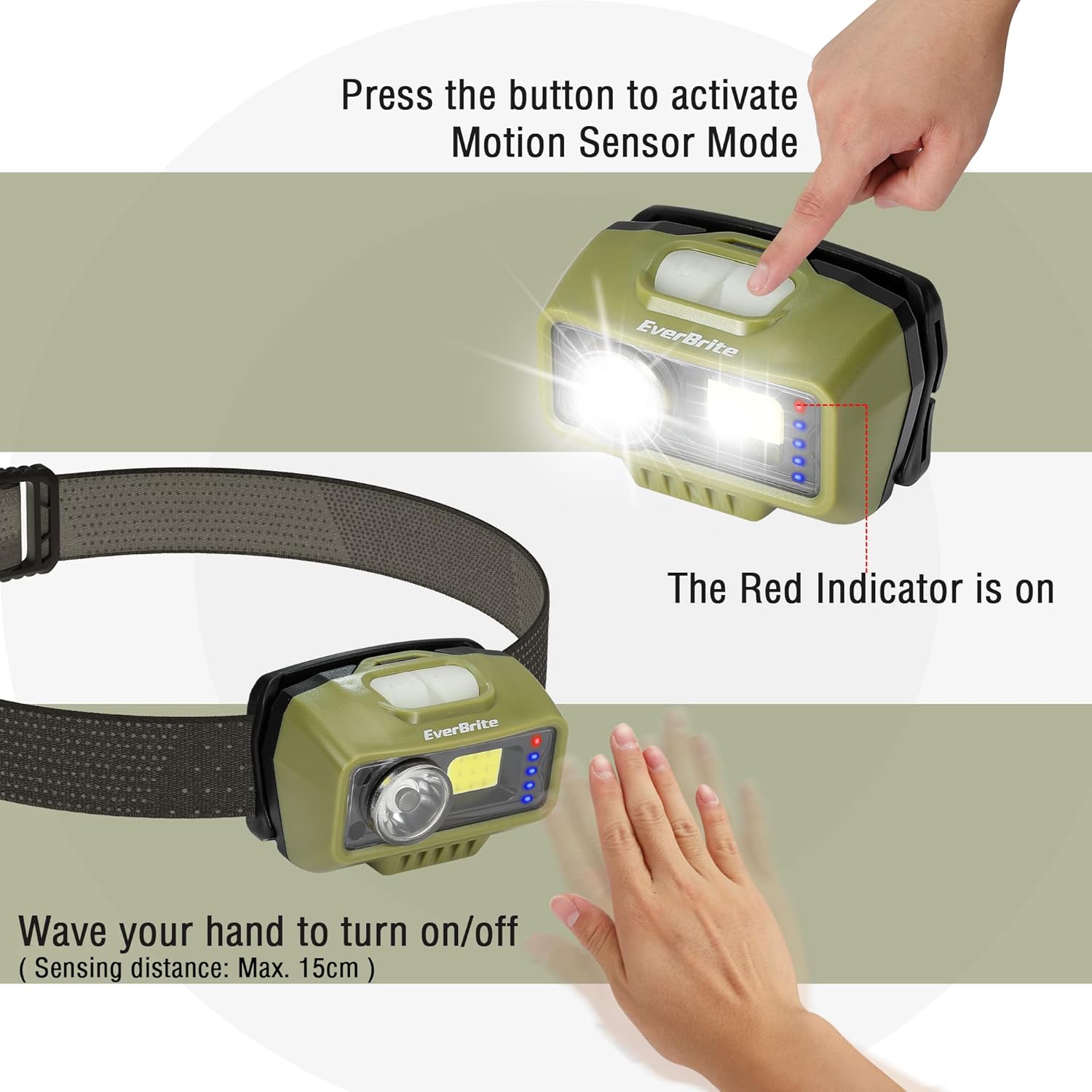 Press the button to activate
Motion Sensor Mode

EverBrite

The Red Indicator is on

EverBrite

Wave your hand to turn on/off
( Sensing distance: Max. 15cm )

::::::

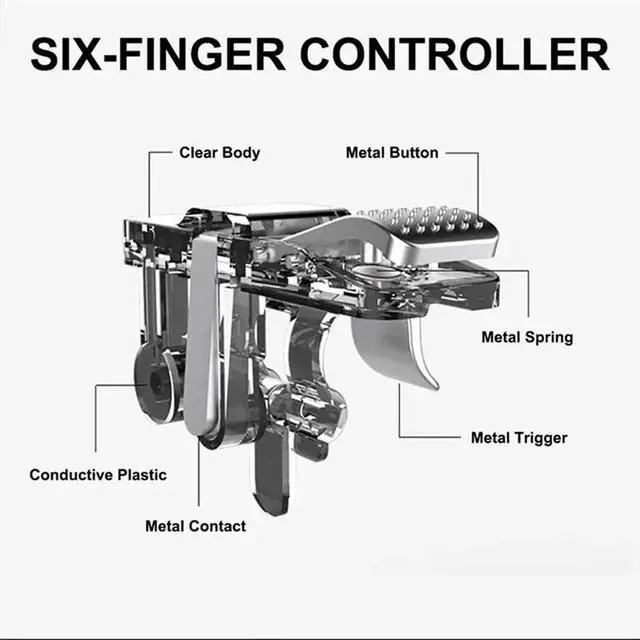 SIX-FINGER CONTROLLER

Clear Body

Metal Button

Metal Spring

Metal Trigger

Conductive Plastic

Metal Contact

::::::

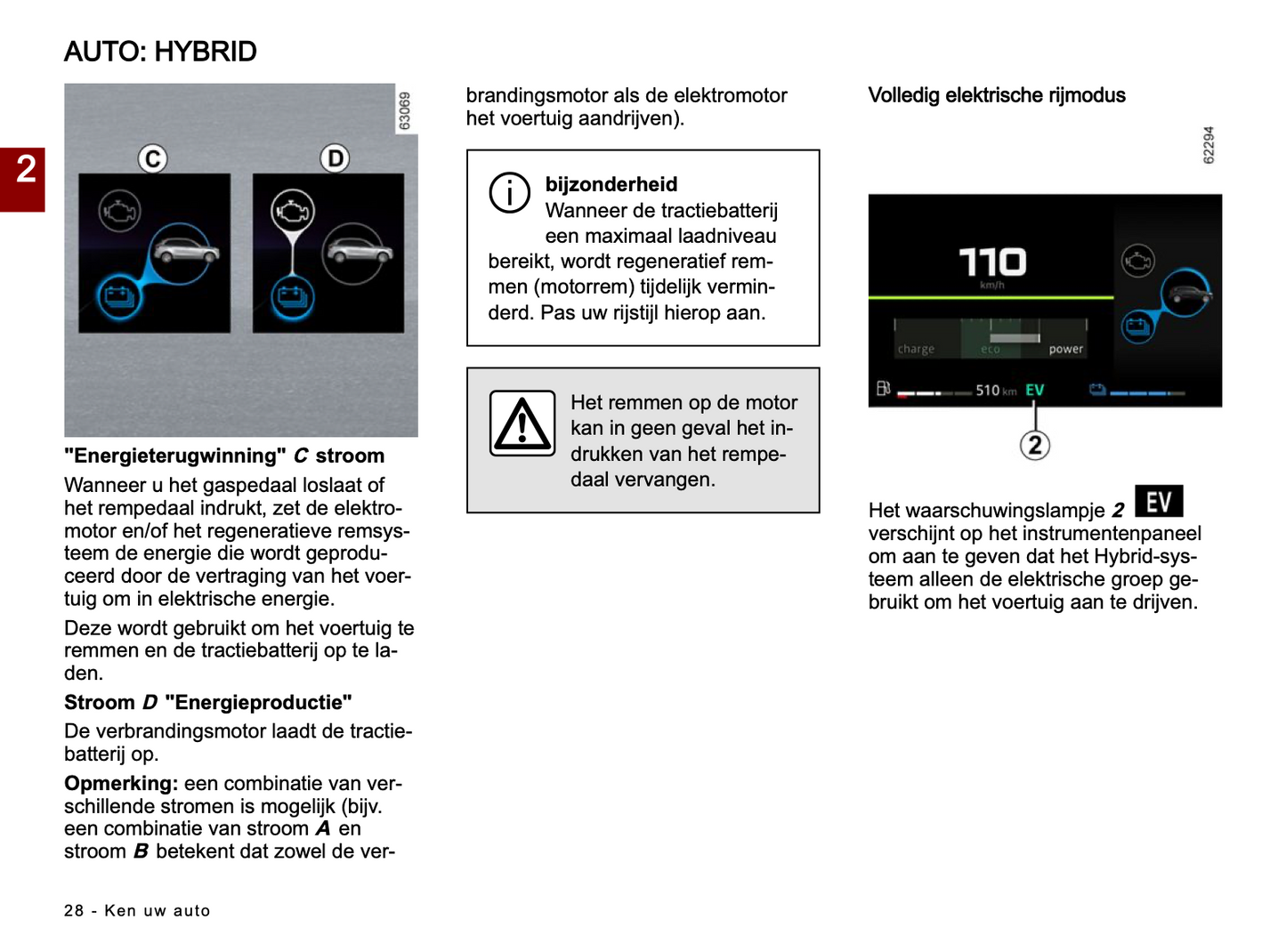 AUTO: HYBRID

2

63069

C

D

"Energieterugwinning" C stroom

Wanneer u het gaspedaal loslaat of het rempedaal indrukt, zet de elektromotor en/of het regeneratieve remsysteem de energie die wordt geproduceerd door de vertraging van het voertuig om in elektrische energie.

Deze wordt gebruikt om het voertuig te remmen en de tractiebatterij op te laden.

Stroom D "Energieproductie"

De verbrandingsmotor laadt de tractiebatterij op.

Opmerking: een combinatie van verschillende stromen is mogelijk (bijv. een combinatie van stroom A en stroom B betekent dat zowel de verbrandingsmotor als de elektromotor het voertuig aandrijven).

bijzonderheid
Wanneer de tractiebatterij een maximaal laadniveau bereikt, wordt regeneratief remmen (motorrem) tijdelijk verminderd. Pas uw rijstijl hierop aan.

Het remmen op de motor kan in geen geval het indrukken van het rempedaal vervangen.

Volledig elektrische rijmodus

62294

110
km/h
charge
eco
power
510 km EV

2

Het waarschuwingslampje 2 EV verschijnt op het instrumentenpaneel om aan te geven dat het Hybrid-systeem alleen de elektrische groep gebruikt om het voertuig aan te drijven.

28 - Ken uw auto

::::::

#### [What needs to be done]
Pick out and copy the lines of the entries that hold the string "elektromotor".

#### [Written solution]
Wanneer u het gaspedaal loslaat of het rempedaal indrukt, zet de elektromotor en/of het regeneratieve remsysteem de energie die wordt geproduceerd door de vertraging van het voertuig om in elektrische energie.
Opmerking: een combinatie van verschillende stromen is mogelijk (bijv. een combinatie van stroom A en stroom B betekent dat zowel de verbrandingsmotor als de elektromotor het voertuig aandrijven).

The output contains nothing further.